Hands-on: Run Windows Vista Home on a Mac

I was hoping to find an answer. And then last night it came in the form of a dream.

Vista and Boot Camp

For a reference on what Vista can offer on a Mac without installing virtualization software, I installed the latest available beta from Boot Camp on my 2.66GHz Mac Pro with 2GB of RAM and an ATI Radeon X1900 graphics card with 512MB of RAM. Next, I created the CD with the Mac drivers and proceeded to install Windows Vista Home Premium and Office 2007 on Boot Camp. Everything went smoothly until I tried to install the CD with the Mac drivers. Far from being installed, I found the following message:

Error -1603 Fatal Error During Installation Consult Windows Installer Help (Msi.chm) or MSDXJ for More Information.

Although in my dream I came to the conclusion that there would be ways to manually install these drivers, I told myself that I could leave it for later.

With Boot Camp on my Mac Pro, Vista and Office 2007 they performed perfectly. The three vowels and a consonant corresponding to the transparency effect, in the Aqua style (also known as Aero) was in evidence. Right-clicking my Microsoft mouse worked as expected, Vista recognized my AirPort network, and my HP LaseJet 1300n printer appeared when I tried to print a Word document. QuickTime version 7 installed successfully on Windows and played the movies I accessed from Apple’s own QuickTime site. Windows Media Player was able to rip a CD and play the resulting files reasonably well (although there were occasional slowdowns when the Mac’s processor was at peak performance). Ultimately, I felt like I was using a real PC, alive and kicking (and fast).

Living in a parallel world

One of the reasons I initially installed Vista on top of Boot Camp in my dream was to take advantage of the Parallels beta capability, allowing me to use a Boot Camp installation instead of requiring your own Windows installation. However, the installation process did not work correctly in the case of Vista (although it did if the Boot Camp partition had been Windows XP).

There was only the alternative of installing Vista Home Premium directly in Parallels, just what the EULA of Vista prohibits. Although my dream did not turn into a sudden nightmare, the truth is that I went through some difficult times.

To get straight to the point, Vista Home Premium installed perfectly. Once it was up and running, I verified that the Aero effect had disappeared. Parallels cannot emulate the type of graphics card required for it to work. I then instructed Vista to install the latest available updates, something that has been a problem for others who have previously tried.

No problem. Vista downloaded the updates, installed them, rebooted, and everything continued to work.
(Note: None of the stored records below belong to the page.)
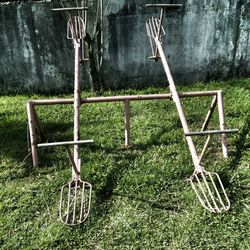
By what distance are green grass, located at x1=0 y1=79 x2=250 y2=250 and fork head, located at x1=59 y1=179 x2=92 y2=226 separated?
7 centimetres

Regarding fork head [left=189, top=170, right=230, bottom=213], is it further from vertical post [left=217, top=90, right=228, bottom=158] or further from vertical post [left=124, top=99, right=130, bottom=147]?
vertical post [left=124, top=99, right=130, bottom=147]

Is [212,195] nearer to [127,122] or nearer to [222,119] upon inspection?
[222,119]

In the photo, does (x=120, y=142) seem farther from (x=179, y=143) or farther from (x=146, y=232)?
(x=146, y=232)

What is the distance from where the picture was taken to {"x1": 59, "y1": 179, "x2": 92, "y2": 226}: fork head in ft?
11.0

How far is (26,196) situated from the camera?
379cm

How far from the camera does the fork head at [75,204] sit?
11.0 ft

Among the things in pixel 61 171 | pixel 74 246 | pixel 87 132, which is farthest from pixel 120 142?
pixel 74 246


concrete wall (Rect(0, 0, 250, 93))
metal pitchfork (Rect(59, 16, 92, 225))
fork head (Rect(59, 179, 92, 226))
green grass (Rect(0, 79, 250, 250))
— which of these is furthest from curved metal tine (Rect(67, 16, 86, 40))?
fork head (Rect(59, 179, 92, 226))

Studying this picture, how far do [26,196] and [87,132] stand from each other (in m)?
1.33

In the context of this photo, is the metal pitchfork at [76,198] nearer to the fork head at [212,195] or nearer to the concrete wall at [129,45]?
the fork head at [212,195]

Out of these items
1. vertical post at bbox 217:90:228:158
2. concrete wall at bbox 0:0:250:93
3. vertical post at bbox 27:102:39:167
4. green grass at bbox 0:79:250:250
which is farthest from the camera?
concrete wall at bbox 0:0:250:93

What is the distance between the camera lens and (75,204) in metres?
3.27

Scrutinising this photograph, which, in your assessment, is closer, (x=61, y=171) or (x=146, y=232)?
(x=146, y=232)

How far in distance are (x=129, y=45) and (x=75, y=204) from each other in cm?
319
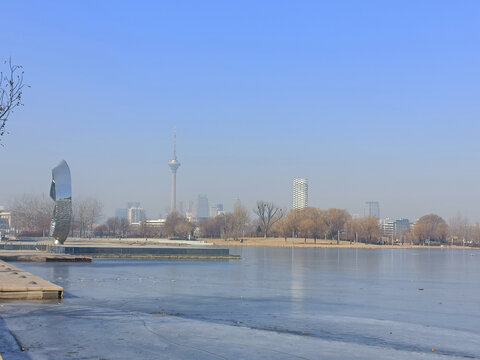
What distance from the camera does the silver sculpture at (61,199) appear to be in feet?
145

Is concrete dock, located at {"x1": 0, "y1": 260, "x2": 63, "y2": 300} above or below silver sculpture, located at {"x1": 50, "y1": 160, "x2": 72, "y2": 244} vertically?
below

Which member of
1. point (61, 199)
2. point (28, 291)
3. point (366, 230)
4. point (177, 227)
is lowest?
point (28, 291)

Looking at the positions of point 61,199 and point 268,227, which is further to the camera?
point 268,227

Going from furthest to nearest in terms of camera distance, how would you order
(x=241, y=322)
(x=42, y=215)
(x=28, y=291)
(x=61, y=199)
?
(x=42, y=215) < (x=61, y=199) < (x=28, y=291) < (x=241, y=322)

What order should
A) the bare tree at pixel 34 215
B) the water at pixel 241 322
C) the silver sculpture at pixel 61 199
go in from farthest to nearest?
the bare tree at pixel 34 215, the silver sculpture at pixel 61 199, the water at pixel 241 322

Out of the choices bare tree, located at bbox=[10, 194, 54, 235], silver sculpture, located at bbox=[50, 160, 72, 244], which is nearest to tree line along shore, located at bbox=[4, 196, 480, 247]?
bare tree, located at bbox=[10, 194, 54, 235]

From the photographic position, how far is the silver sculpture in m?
44.2

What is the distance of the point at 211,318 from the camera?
1394 centimetres

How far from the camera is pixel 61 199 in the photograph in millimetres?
44031

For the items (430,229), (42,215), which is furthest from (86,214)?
(430,229)

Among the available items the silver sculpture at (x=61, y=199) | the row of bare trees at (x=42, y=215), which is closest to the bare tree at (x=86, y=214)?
the row of bare trees at (x=42, y=215)

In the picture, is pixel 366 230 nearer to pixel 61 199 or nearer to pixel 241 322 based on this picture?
pixel 61 199

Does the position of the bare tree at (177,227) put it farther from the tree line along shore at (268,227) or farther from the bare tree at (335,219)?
the bare tree at (335,219)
The Office installation also worked as expected. I first installed Office XP Standard so that the update could verify that I had a legitimate copy of Office. Next I installed the Office Standard 2007 update. I ran the Office applications and they worked. The performance was not similar to that obtained with Vista and Office in Boot Camp, but not worse than that obtained when running the Mac version of Office, say, in one of the latest iBooks.

When things started to get complicated it was with the reproduction of multimedia files. I ripped the same audio CD with Windows Media Player as 192 kbps MP3 files and the playback was poor, the tracks played slowly and with permanent interruptions. I tried some audio tracks included with Vista and they also showed the same problem. Turning off Vista and increasing the amount of memory allocated in Parallels (1.5 GB) didn’t help much either.

Totally awake

This morning I woke up to a bittersweet mix of joy and disappointment. I like having Windows on my Mac. It’s useful for running the latest versions of Office, and the ability to toggle between Mac and Windows is also helpful for audio and other media manipulation work. I’m happy because, at least according to my dream, Windows Home Premium runs acceptably fast under Parallels just like the latest version of Office does, regardless of what the EULA might indicate. But I’m upset that it doesn’t work as well as XP.

Fortunately, the EULA does not prevent me from running Vista over Boot Camp. When it comes to Vista and Microsoft, a Mac with Boot Camp is like any other PC. But Boot Camp is not suitable for fast moving files between operating systems. My hope is that Microsoft backs down to its EULA. At the same time, I also hope that Parallels will continue to explore to make Vista perform as well as possible in virtualization.